■ **Questions on the material**
A – Answer these questions using the article on pesticides and honey bees.
(i) Which two journals published the papers describing the research?
(ii) At which university was the research done that applied the pesticides directly to the pollinators' brains?
(iii) Who is identified as the research team spokesman?
B – For each statement, decide whether it agrees with the article on pesticides and honey bees. Answer yes or no and quote the deciding words.
(i) Neonicotinoids are more commonly used in Europe.
(ii) Coumaphos is applied to crops to kill the Varroa mite.
(iii) The effect was smaller when both chemicals were present together.
C – Reproduce the passage of the article on pesticides and honey bees from "Research detailed in" up to and including "is lowered significantly.".

■ **Source document**
+ + +
(Photo : Creative Commons/Erik Derr)
Scientists have found two commonly-used pesticides block the ability of honey bees to learn and remember.
Research detailed in two papers published by Nature Communications and the Journal of Experimental Biology says when bees are exposed to the two chemicals, neonicotinoids and coumaphos, particularly in combination, the activity in their brains is lowered significantly.
Neonicotinoids, more commonly used in Europe, controls pests on rapaseed and other crops while the group of chemicals called coumaphos, used more in the U.S., are applied to crops to kill the Varroa mite, a parasite that attacks honey bees.
Research done by the University of Dundee in Scotland showed if the pesticides were applied directly to the brains of the pollinators, they caused a loss of brain activity.
"We found neonicotinoids cause an immediate hyper-activation, so an epileptic type activity. This was proceded by neuronal inactivation, where the brain goes quiet and cannot communicate any more. The same effects occur when we used organophosphates," said research team spokesman Christopher Connolly. "And if we used them together, the effect was additive...the effect was greater when both were present."
+ + +
■ **Records drawn from a dataset**

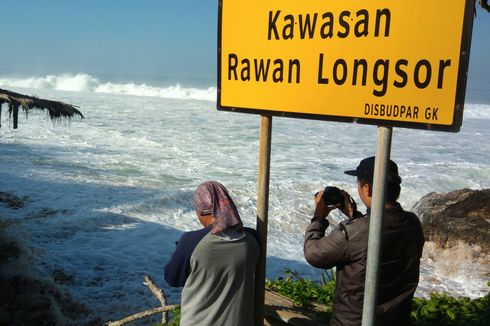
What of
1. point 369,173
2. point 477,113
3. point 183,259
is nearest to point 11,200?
point 183,259

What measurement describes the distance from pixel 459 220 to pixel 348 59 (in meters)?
7.62

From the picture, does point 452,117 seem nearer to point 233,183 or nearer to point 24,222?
point 24,222

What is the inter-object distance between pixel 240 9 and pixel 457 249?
7.47 metres

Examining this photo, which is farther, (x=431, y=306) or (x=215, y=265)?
(x=431, y=306)

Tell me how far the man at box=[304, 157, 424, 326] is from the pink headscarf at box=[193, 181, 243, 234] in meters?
0.37

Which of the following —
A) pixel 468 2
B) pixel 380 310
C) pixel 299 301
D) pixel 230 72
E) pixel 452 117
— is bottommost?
pixel 299 301

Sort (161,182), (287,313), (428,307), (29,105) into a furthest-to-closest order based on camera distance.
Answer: (161,182) → (29,105) → (428,307) → (287,313)

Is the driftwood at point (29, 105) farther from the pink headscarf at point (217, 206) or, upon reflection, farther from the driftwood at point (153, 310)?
the pink headscarf at point (217, 206)

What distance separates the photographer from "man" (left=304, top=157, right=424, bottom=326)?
226 cm

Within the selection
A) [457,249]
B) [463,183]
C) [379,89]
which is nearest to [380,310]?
[379,89]

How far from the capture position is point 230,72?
7.20ft

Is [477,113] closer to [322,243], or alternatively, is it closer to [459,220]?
[459,220]

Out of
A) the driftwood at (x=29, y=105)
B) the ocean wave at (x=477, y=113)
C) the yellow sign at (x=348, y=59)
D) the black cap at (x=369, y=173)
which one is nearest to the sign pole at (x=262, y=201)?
the yellow sign at (x=348, y=59)

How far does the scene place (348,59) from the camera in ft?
5.78
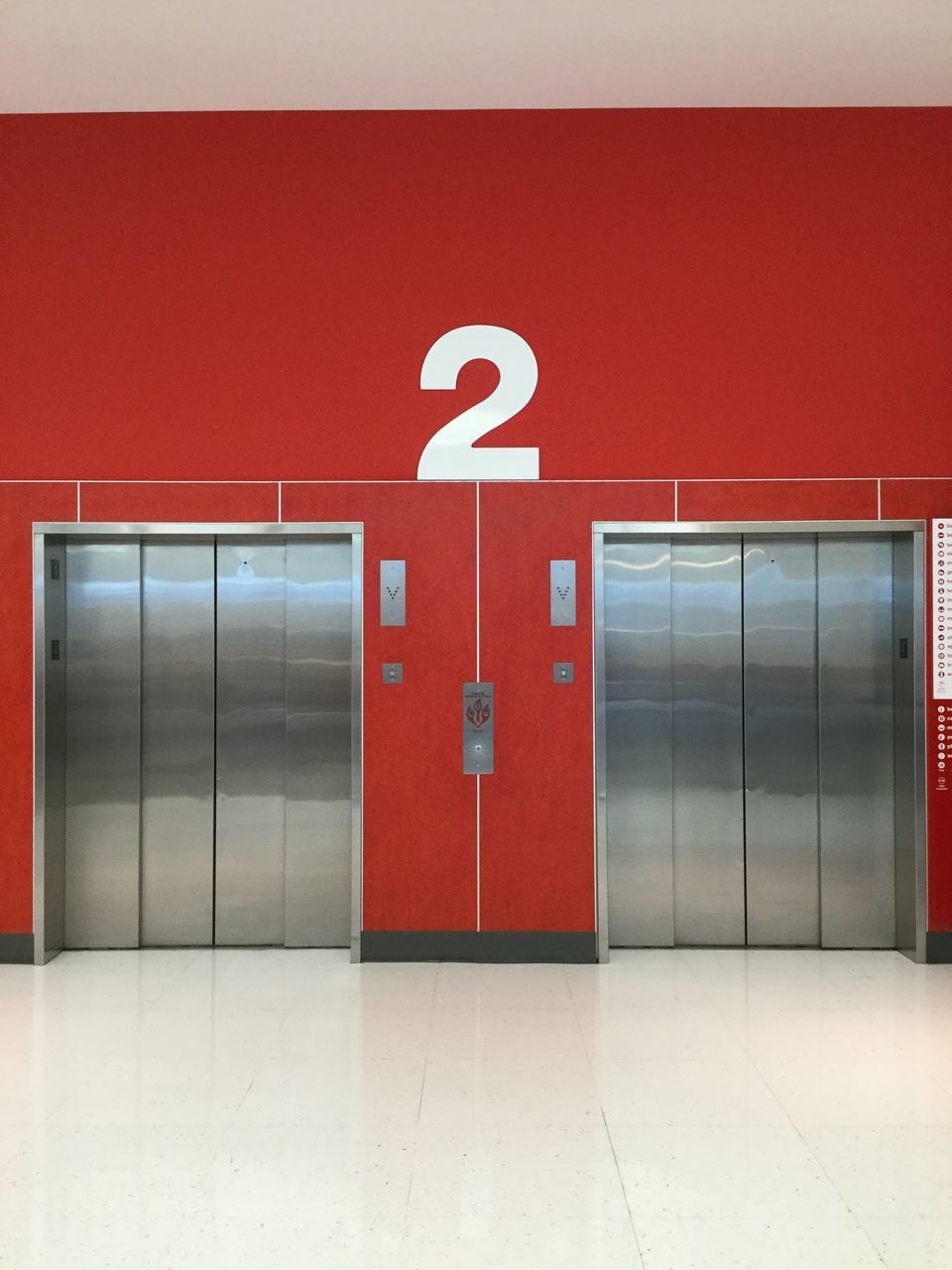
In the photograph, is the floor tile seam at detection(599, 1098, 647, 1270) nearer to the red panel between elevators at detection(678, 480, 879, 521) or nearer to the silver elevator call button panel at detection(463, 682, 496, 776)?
the silver elevator call button panel at detection(463, 682, 496, 776)

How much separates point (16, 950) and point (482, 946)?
106 inches

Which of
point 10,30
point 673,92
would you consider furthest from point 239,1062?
point 673,92

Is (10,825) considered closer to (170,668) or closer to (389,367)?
(170,668)

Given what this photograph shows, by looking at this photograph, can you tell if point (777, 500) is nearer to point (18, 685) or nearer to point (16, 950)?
point (18, 685)

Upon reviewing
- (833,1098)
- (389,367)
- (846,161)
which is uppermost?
(846,161)

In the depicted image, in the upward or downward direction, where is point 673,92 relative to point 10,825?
upward

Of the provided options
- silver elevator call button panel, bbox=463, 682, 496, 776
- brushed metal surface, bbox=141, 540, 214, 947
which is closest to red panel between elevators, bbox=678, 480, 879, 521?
silver elevator call button panel, bbox=463, 682, 496, 776

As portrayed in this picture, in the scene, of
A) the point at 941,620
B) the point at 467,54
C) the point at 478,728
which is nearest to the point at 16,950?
the point at 478,728

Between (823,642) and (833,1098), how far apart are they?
2.90m

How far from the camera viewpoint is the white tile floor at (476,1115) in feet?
11.0

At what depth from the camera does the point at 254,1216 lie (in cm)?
347

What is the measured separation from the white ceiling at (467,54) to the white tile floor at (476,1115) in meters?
4.93

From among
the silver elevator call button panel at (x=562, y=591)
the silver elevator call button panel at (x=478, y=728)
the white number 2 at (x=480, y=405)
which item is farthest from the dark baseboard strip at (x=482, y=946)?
the white number 2 at (x=480, y=405)

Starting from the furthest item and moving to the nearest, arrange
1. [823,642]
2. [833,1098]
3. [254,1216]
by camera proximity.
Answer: [823,642] → [833,1098] → [254,1216]
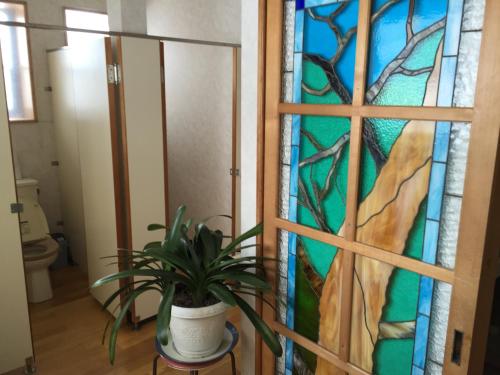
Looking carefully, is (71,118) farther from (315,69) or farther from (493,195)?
(493,195)

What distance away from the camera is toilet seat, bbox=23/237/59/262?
119 inches

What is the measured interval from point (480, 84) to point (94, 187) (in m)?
2.47

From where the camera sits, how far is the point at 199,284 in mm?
1482

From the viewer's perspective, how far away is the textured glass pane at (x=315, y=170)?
126cm

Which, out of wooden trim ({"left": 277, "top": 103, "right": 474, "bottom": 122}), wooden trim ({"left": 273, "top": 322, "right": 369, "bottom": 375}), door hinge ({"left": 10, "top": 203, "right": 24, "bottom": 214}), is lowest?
wooden trim ({"left": 273, "top": 322, "right": 369, "bottom": 375})

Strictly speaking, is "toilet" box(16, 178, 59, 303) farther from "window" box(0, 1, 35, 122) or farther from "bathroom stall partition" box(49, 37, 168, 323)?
"window" box(0, 1, 35, 122)

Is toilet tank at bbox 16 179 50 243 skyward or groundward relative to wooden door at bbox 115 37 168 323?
groundward

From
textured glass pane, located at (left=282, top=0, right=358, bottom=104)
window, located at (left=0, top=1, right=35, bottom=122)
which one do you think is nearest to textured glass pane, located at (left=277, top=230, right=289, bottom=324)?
textured glass pane, located at (left=282, top=0, right=358, bottom=104)

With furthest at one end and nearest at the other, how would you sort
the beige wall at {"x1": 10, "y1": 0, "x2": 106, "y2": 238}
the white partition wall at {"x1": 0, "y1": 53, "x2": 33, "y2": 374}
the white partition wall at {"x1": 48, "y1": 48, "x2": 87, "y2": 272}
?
the beige wall at {"x1": 10, "y1": 0, "x2": 106, "y2": 238} → the white partition wall at {"x1": 48, "y1": 48, "x2": 87, "y2": 272} → the white partition wall at {"x1": 0, "y1": 53, "x2": 33, "y2": 374}

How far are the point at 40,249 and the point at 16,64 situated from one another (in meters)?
1.47

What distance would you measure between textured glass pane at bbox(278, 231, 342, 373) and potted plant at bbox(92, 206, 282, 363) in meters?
0.09

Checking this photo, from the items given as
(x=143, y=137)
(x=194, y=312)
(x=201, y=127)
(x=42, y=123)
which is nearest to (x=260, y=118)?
(x=194, y=312)

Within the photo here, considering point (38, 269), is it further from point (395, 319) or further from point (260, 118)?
point (395, 319)

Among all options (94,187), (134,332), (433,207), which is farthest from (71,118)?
(433,207)
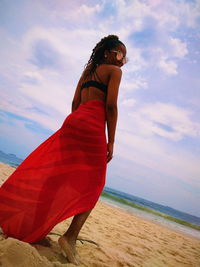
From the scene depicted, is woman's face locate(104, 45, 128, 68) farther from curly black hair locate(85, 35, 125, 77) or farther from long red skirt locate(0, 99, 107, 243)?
long red skirt locate(0, 99, 107, 243)

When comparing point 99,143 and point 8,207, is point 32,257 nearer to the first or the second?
point 8,207

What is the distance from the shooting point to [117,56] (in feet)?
7.02

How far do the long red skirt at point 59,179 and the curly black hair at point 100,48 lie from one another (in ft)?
1.59

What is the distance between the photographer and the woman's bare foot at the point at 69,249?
5.65 ft

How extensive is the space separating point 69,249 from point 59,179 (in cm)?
61

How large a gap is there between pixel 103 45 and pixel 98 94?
2.01ft

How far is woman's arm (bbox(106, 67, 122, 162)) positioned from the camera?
1.95m

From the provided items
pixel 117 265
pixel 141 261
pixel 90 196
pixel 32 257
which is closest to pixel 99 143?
pixel 90 196

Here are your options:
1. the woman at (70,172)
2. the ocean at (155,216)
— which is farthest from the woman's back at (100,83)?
the ocean at (155,216)

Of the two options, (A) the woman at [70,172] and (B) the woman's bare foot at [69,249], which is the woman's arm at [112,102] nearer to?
(A) the woman at [70,172]

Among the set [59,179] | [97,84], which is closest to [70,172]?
[59,179]

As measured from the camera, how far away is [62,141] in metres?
1.94

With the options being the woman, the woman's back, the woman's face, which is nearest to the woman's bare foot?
the woman

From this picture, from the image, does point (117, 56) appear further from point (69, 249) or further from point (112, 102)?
point (69, 249)
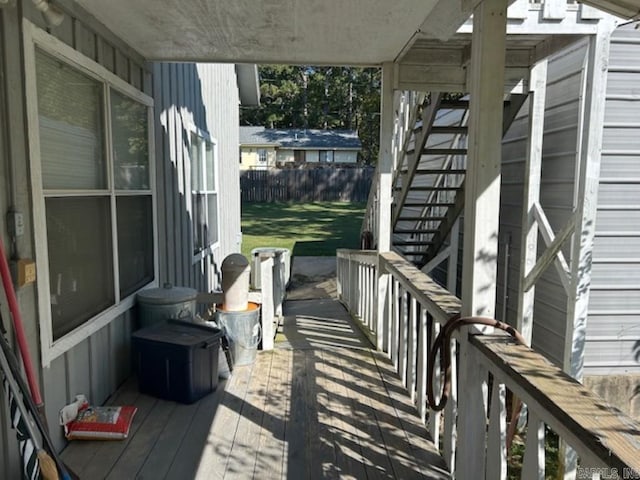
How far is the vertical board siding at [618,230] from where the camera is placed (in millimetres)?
4129

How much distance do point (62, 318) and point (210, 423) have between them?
1047mm

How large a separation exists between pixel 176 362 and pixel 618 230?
3.88 meters

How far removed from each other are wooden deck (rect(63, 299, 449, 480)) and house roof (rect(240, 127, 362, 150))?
27459 mm

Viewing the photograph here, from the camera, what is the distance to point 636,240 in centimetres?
430

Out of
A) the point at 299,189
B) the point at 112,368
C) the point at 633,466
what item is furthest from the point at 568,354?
the point at 299,189

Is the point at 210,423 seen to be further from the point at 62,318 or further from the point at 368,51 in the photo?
the point at 368,51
+ + +
■ **Responses**
A –
(i) Nature Communications and the Journal of Experimental Biology
(ii) The University of Dundee in Scotland
(iii) Christopher Connolly

B –
(i) Yes: "Neonicotinoids, more commonly used in Europe"
(ii) Yes: "are applied to crops to kill the Varroa mite"
(iii) No: "the effect was greater when both were present."

C –
Research detailed in two papers published by Nature Communications and the Journal of Experimental Biology says when bees are exposed to the two chemicals, neonicotinoids and coumaphos, particularly in combination, the activity in their brains is lowered significantly.